Il semblait donc qu’elle n’eût rien à désirer, mais seulement à se laisser bercer par le rêve dont la réalisation était si prochaine. Or, au contraire, ainsi que le navigateur qui, après avoir patiemment supporté plusieurs mois de mer et vaillamment affronté les tempêtes, trouve interminables les dernières heures qui le séparent de la terre et redoute des dangers imaginaires, de même, au moment d’atteindre le but de sa vie, Éva tremblait d’échouer au port ; et, malheureusement, au lieu de lutter contre ces craintes, en prenant les distractions qui lui étaient permises, elle les entretenait, en quelque sorte avec passion, par le genre de vie qu’elle menait.

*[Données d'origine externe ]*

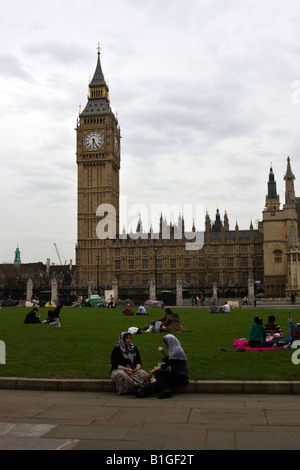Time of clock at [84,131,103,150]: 6:25
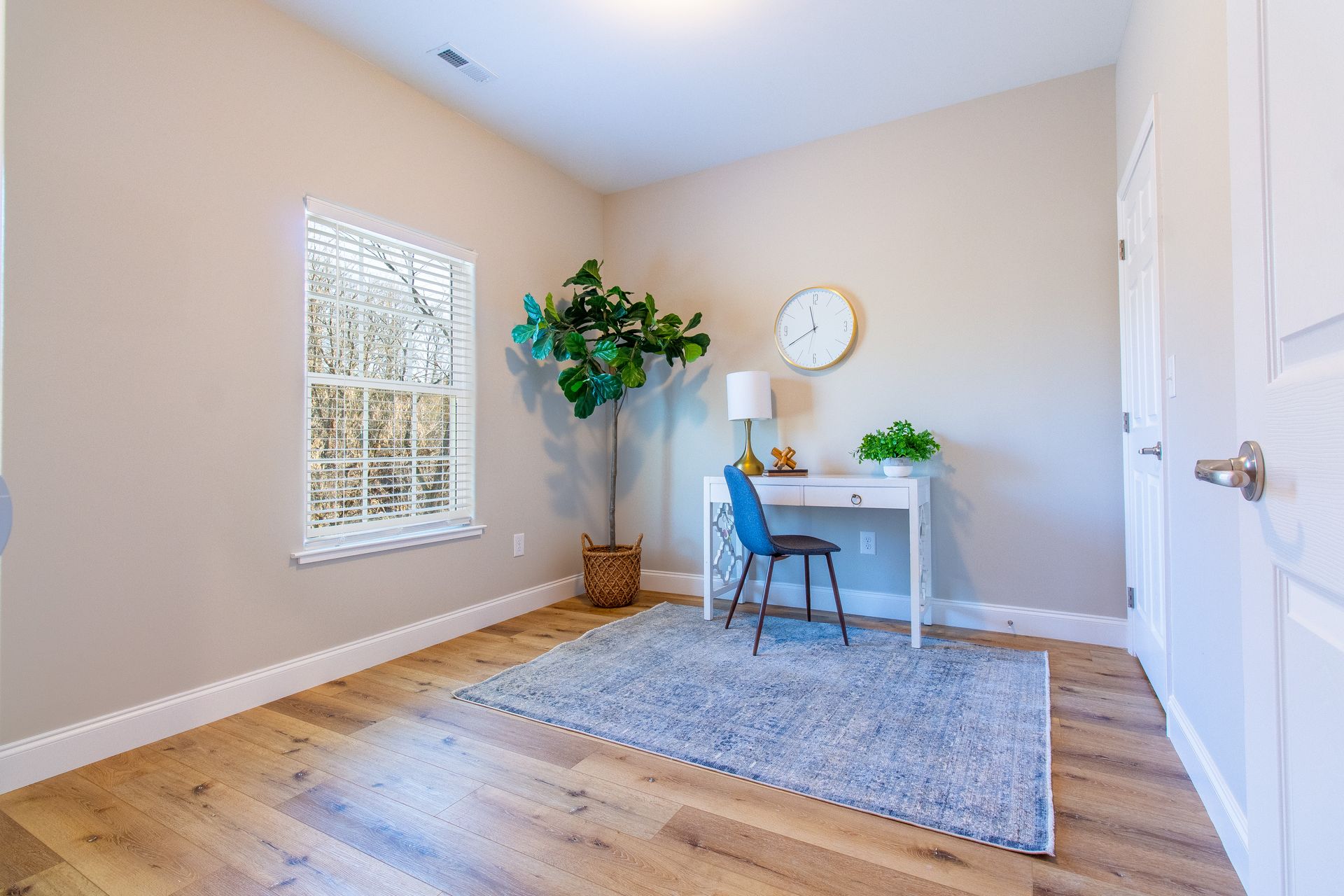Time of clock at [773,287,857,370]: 11:40
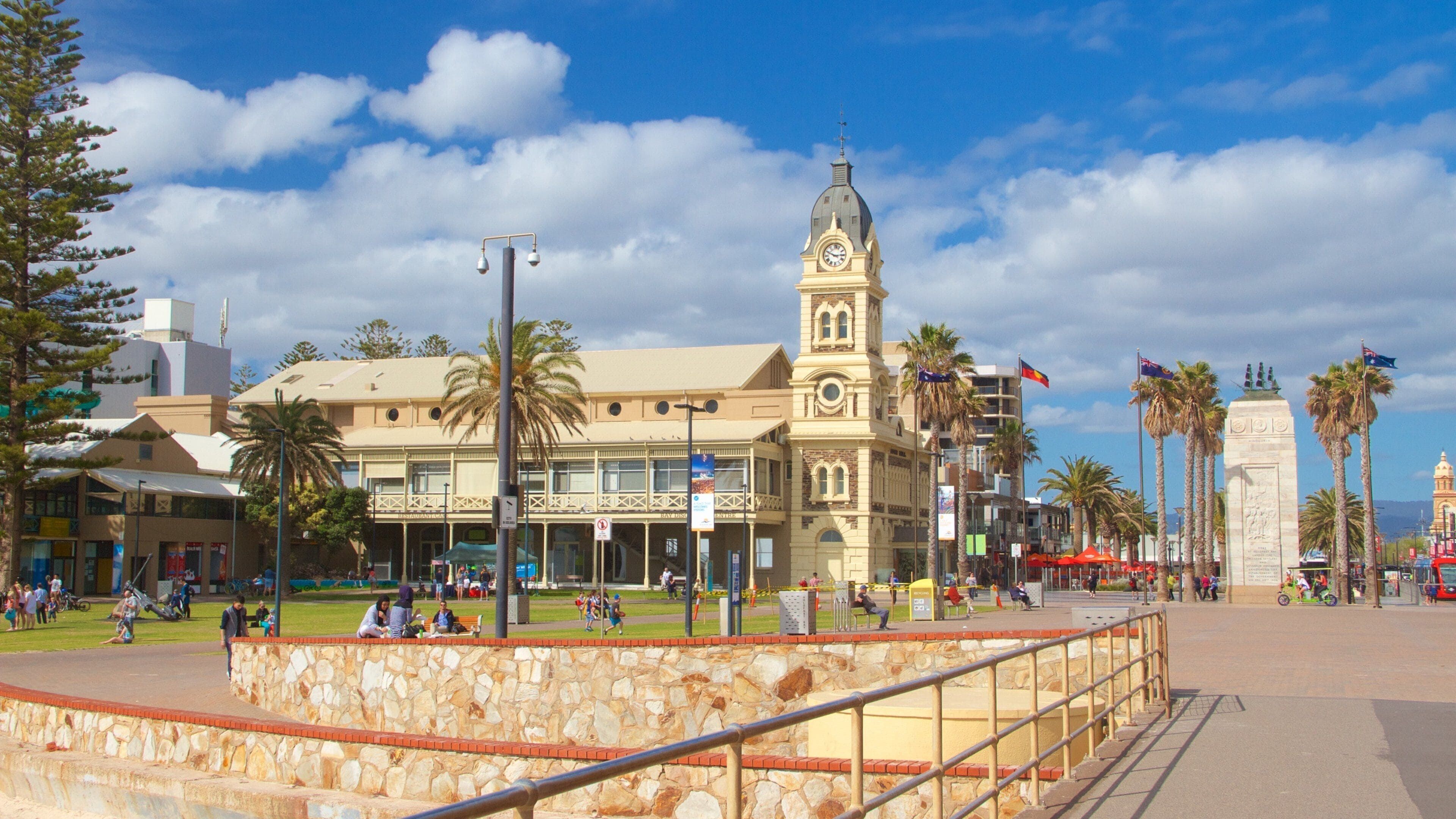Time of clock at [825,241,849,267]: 2:49
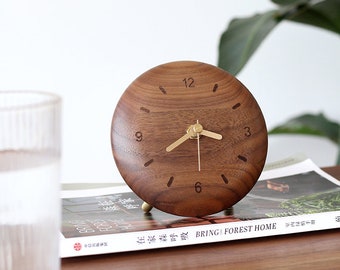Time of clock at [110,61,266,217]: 3:39
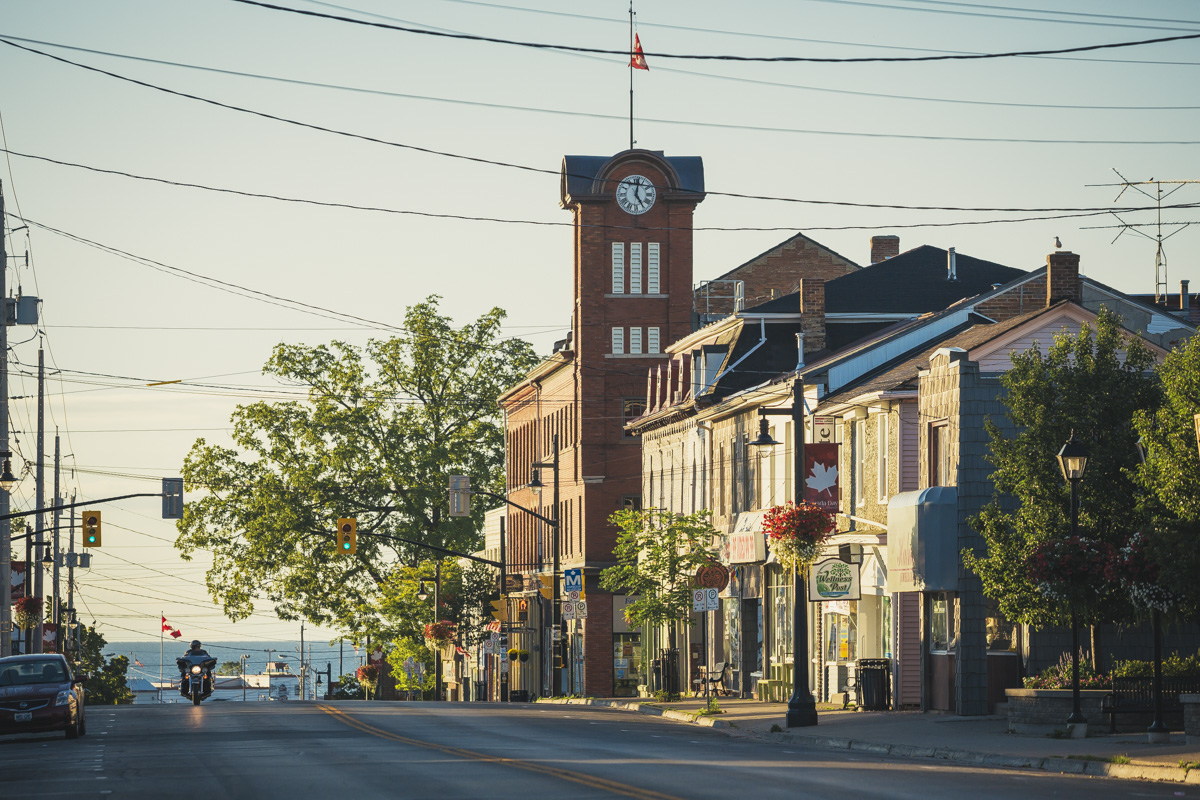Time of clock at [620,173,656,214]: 5:01
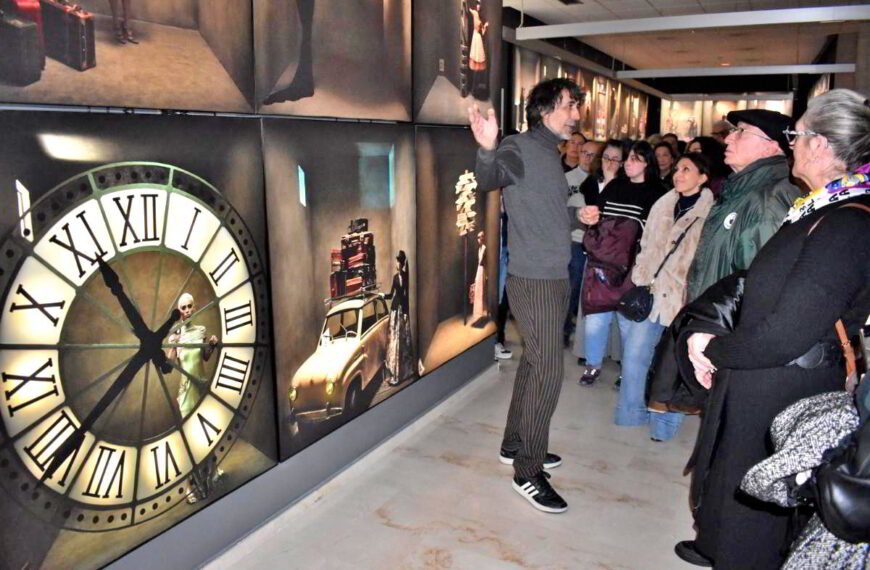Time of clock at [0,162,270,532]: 10:39
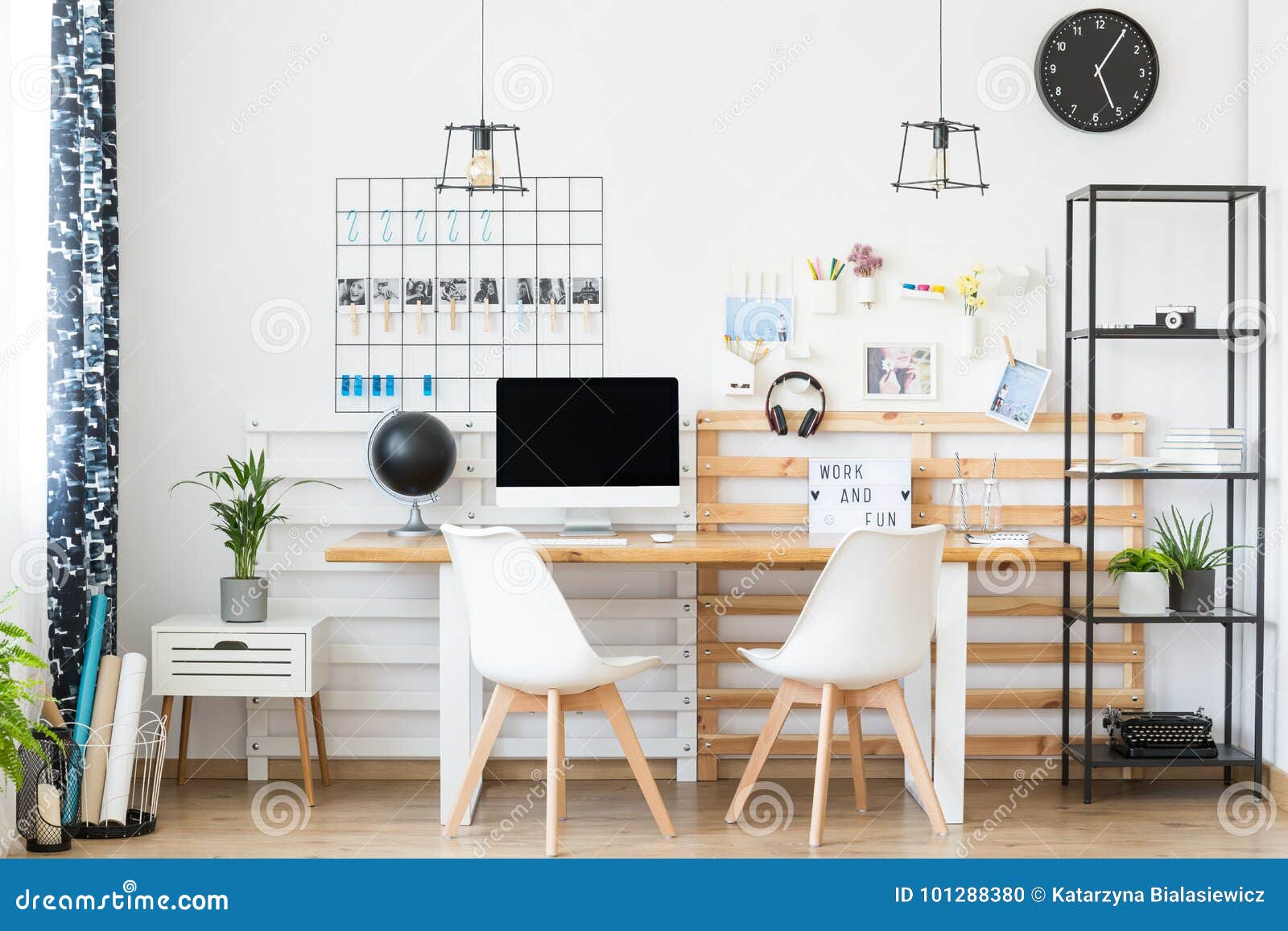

Ainsi, elle profitait des moindres loisirs que lui laissait le théâtre pour visiter les ruines de Rome et surtout les monuments religieux, dont le calme plaisait à son mysticisme ; et il arrivait souvent qu’en exaltant sa foi, en troublant sa conscience, ses trop fréquentes stations dans des vieilles et sombres églises la plongeaient dans de longues tristesses, qui la ramenaient fatalement vers le passé, lui rappelaient les épreuves qu’elle avait traversées, les morts qu’elle pleurait toujours, et lui faisaient douter qu’elle eût droit au bonheur.